Nature has always been a huge part of my life. My parents instilled an early love for the outdoors in me from about the time I could walk. We had a small piece of land over in the Hood Canal area, namely Lake Cushman. I would get lost for hours on the small trails behind our lot. Something about the swaying trees and the damp ferns drew me into the unknown. I can still remember the smell of the forest floor rich with moss and dew crunching beneath my feet; memories like that greatly influenced my love for the outdoors later in life and had a huge impact on me at a young age.
My dad actually dabbled in photography a lot in his early 20’s and we had a few of his landscape images hanging in our house. In thinking about it now it definitely had an impact on me from an artistic perspective. He was also very much into watercolors and pastels and he actually sold a few of his pieces when I was younger. Watching him work on his art pieces; how he played with light, texture and lines really has influenced how I visualize and conceptualize my work today. My workflow has definitely been impacted by his work as well as the work of the Hudson River School painters such as Albert Bierstadt.

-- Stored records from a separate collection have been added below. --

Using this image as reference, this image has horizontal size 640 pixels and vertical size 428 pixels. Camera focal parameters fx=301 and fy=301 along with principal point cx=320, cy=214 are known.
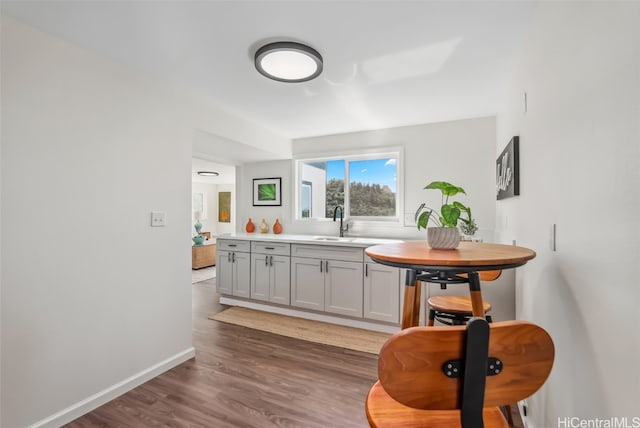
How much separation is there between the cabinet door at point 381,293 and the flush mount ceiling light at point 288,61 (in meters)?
1.95

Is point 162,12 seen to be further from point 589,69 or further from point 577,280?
point 577,280

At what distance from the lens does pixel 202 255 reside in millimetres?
6480

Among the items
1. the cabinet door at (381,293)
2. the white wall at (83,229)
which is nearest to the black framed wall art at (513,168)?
the cabinet door at (381,293)

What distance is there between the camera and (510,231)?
2.23 metres

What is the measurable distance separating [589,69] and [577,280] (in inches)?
26.3

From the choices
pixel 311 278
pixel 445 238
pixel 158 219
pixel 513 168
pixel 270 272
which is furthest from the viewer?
pixel 270 272

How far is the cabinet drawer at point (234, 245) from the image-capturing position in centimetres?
393

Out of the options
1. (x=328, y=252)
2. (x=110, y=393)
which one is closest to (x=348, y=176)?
(x=328, y=252)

My parents gave me my first point and shoot; an old Fuji film camera, when I was fairly young and I could honestly completely lose track of time in the forests or even in my backyard taking photos of anything that peaked my interest. As a teen I took a step back from art and nature as I was heavily involved in sports and I was honestly so busy I didn’t make time for those things. It wasn’t until my early 20’s that I found myself back in my hiking boots. I picked up a Canon point and shoot just to document my various hiking trips and soon found myself trading in my boots and trekking poles for crampons and ice axes. The mountains were calling my name and I quickly found myself yearning for summit bids and epic adventure. It was then that I realized it was time to get back into photography. I had seen some amazing things and had so many stories but sometimes the words and descriptions wouldn’t suffice; the camera was the answer. I picked up my first DSLR 5 years ago and I’ve never looked back.
Photography has opened my eyes in ways I never could have imagined. I now see the world from a completely different perspective; one of sweeping lines, changing light, beautiful foregrounds and endless possibilities. When you’re behind the lens the world is really what you make it, you’re the artist and nature is your canvas. There’s simply nothing like it.